Your task - Every record here needs to be retyped exactly.

Raw data -
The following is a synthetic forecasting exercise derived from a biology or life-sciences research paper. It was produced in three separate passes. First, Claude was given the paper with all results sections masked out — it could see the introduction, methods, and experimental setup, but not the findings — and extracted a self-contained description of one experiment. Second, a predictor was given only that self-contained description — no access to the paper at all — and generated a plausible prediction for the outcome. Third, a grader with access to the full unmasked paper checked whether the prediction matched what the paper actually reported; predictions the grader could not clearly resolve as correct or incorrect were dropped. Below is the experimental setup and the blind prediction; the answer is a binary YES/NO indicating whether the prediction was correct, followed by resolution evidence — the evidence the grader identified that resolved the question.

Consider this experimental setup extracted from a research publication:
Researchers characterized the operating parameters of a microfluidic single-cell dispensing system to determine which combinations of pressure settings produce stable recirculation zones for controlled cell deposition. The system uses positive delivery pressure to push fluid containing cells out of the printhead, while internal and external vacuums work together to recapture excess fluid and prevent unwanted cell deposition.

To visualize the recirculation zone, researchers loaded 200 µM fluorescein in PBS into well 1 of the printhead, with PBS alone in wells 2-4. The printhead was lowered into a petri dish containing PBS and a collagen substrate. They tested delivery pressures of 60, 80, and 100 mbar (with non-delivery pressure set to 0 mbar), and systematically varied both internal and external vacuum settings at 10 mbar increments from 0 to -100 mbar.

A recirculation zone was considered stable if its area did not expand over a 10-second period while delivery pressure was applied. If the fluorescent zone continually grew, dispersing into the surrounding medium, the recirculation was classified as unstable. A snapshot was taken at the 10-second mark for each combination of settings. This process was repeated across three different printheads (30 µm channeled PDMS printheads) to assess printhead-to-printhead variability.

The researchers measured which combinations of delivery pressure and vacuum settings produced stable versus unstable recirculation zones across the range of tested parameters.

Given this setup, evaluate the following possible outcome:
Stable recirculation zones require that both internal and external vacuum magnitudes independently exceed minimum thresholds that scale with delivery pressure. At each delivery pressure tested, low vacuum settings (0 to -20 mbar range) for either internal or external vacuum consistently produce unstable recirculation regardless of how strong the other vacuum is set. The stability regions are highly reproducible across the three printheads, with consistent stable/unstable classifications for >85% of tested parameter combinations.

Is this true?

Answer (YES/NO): NO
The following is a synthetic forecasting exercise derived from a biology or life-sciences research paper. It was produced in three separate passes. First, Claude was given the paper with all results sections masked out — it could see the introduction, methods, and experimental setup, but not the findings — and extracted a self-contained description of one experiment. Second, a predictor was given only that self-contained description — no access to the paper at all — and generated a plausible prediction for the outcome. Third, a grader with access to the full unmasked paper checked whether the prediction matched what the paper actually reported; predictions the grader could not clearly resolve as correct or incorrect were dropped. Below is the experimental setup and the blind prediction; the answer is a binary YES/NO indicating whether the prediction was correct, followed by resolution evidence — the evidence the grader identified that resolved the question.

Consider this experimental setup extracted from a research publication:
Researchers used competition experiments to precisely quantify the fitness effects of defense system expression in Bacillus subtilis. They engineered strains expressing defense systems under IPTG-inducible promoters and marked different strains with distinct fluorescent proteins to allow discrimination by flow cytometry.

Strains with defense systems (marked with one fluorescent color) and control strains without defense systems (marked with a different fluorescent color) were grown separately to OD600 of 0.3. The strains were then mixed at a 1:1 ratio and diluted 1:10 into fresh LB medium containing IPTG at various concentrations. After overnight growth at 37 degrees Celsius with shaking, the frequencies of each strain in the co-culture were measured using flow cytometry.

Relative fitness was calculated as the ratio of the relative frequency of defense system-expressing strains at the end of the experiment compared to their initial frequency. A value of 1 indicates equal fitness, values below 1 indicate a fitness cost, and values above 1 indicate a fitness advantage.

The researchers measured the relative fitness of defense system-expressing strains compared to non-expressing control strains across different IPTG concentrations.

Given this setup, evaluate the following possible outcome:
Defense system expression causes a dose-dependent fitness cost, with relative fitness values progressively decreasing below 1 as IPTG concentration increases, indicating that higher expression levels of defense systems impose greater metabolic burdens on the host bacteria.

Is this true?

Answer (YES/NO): NO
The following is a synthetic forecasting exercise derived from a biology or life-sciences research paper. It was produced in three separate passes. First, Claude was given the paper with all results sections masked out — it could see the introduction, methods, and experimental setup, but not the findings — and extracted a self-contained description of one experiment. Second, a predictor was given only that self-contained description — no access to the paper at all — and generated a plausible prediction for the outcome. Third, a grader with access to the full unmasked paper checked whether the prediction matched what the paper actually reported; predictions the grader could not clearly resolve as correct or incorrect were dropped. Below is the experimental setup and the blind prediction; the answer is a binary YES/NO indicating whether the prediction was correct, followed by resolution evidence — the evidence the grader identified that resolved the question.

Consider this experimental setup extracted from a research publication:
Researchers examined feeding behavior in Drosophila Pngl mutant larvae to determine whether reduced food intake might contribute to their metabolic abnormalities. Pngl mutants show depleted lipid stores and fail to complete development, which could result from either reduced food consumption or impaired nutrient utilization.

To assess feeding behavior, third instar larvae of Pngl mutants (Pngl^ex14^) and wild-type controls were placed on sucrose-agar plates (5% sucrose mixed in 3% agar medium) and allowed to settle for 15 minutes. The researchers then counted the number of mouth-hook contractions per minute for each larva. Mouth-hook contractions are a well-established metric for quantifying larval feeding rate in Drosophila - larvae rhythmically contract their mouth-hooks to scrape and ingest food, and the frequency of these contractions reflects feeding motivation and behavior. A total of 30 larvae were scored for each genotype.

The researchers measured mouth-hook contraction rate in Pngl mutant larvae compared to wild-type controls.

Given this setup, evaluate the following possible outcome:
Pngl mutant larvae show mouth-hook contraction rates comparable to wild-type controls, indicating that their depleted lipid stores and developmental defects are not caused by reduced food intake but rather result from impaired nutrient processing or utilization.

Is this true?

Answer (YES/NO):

Written response -
The following is a synthetic forecasting exercise derived from a biology or life-sciences research paper. It was produced in three separate passes. First, Claude was given the paper with all results sections masked out — it could see the introduction, methods, and experimental setup, but not the findings — and extracted a self-contained description of one experiment. Second, a predictor was given only that self-contained description — no access to the paper at all — and generated a plausible prediction for the outcome. Third, a grader with access to the full unmasked paper checked whether the prediction matched what the paper actually reported; predictions the grader could not clearly resolve as correct or incorrect were dropped. Below is the experimental setup and the blind prediction; the answer is a binary YES/NO indicating whether the prediction was correct, followed by resolution evidence — the evidence the grader identified that resolved the question.

Consider this experimental setup extracted from a research publication:
Researchers characterized the operating parameters of a microfluidic single-cell dispensing system to determine which combinations of pressure settings produce stable recirculation zones for controlled cell deposition. The system uses positive delivery pressure to push fluid containing cells out of the printhead, while internal and external vacuums work together to recapture excess fluid and prevent unwanted cell deposition.

To visualize the recirculation zone, researchers loaded 200 µM fluorescein in PBS into well 1 of the printhead, with PBS alone in wells 2-4. The printhead was lowered into a petri dish containing PBS and a collagen substrate. They tested delivery pressures of 60, 80, and 100 mbar (with non-delivery pressure set to 0 mbar), and systematically varied both internal and external vacuum settings at 10 mbar increments from 0 to -100 mbar.

A recirculation zone was considered stable if its area did not expand over a 10-second period while delivery pressure was applied. If the fluorescent zone continually grew, dispersing into the surrounding medium, the recirculation was classified as unstable. A snapshot was taken at the 10-second mark for each combination of settings. This process was repeated across three different printheads (30 µm channeled PDMS printheads) to assess printhead-to-printhead variability.

The researchers measured which combinations of delivery pressure and vacuum settings produced stable versus unstable recirculation zones across the range of tested parameters.

Given this setup, evaluate the following possible outcome:
Stable recirculation zones require that both internal and external vacuum magnitudes independently exceed minimum thresholds that scale with delivery pressure. At each delivery pressure tested, low vacuum settings (0 to -20 mbar range) for either internal or external vacuum consistently produce unstable recirculation regardless of how strong the other vacuum is set. The stability regions are highly reproducible across the three printheads, with consistent stable/unstable classifications for >85% of tested parameter combinations.

Is this true?

Answer (YES/NO): NO
The following is a synthetic forecasting exercise derived from a biology or life-sciences research paper. It was produced in three separate passes. First, Claude was given the paper with all results sections masked out — it could see the introduction, methods, and experimental setup, but not the findings — and extracted a self-contained description of one experiment. Second, a predictor was given only that self-contained description — no access to the paper at all — and generated a plausible prediction for the outcome. Third, a grader with access to the full unmasked paper checked whether the prediction matched what the paper actually reported; predictions the grader could not clearly resolve as correct or incorrect were dropped. Below is the experimental setup and the blind prediction; the answer is a binary YES/NO indicating whether the prediction was correct, followed by resolution evidence — the evidence the grader identified that resolved the question.

Consider this experimental setup extracted from a research publication:
Researchers used competition experiments to precisely quantify the fitness effects of defense system expression in Bacillus subtilis. They engineered strains expressing defense systems under IPTG-inducible promoters and marked different strains with distinct fluorescent proteins to allow discrimination by flow cytometry.

Strains with defense systems (marked with one fluorescent color) and control strains without defense systems (marked with a different fluorescent color) were grown separately to OD600 of 0.3. The strains were then mixed at a 1:1 ratio and diluted 1:10 into fresh LB medium containing IPTG at various concentrations. After overnight growth at 37 degrees Celsius with shaking, the frequencies of each strain in the co-culture were measured using flow cytometry.

Relative fitness was calculated as the ratio of the relative frequency of defense system-expressing strains at the end of the experiment compared to their initial frequency. A value of 1 indicates equal fitness, values below 1 indicate a fitness cost, and values above 1 indicate a fitness advantage.

The researchers measured the relative fitness of defense system-expressing strains compared to non-expressing control strains across different IPTG concentrations.

Given this setup, evaluate the following possible outcome:
Defense system expression causes a dose-dependent fitness cost, with relative fitness values progressively decreasing below 1 as IPTG concentration increases, indicating that higher expression levels of defense systems impose greater metabolic burdens on the host bacteria.

Is this true?

Answer (YES/NO): NO
The following is a synthetic forecasting exercise derived from a biology or life-sciences research paper. It was produced in three separate passes. First, Claude was given the paper with all results sections masked out — it could see the introduction, methods, and experimental setup, but not the findings — and extracted a self-contained description of one experiment. Second, a predictor was given only that self-contained description — no access to the paper at all — and generated a plausible prediction for the outcome. Third, a grader with access to the full unmasked paper checked whether the prediction matched what the paper actually reported; predictions the grader could not clearly resolve as correct or incorrect were dropped. Below is the experimental setup and the blind prediction; the answer is a binary YES/NO indicating whether the prediction was correct, followed by resolution evidence — the evidence the grader identified that resolved the question.

Consider this experimental setup extracted from a research publication:
Researchers examined feeding behavior in Drosophila Pngl mutant larvae to determine whether reduced food intake might contribute to their metabolic abnormalities. Pngl mutants show depleted lipid stores and fail to complete development, which could result from either reduced food consumption or impaired nutrient utilization.

To assess feeding behavior, third instar larvae of Pngl mutants (Pngl^ex14^) and wild-type controls were placed on sucrose-agar plates (5% sucrose mixed in 3% agar medium) and allowed to settle for 15 minutes. The researchers then counted the number of mouth-hook contractions per minute for each larva. Mouth-hook contractions are a well-established metric for quantifying larval feeding rate in Drosophila - larvae rhythmically contract their mouth-hooks to scrape and ingest food, and the frequency of these contractions reflects feeding motivation and behavior. A total of 30 larvae were scored for each genotype.

The researchers measured mouth-hook contraction rate in Pngl mutant larvae compared to wild-type controls.

Given this setup, evaluate the following possible outcome:
Pngl mutant larvae show mouth-hook contraction rates comparable to wild-type controls, indicating that their depleted lipid stores and developmental defects are not caused by reduced food intake but rather result from impaired nutrient processing or utilization.

Is this true?

Answer (YES/NO):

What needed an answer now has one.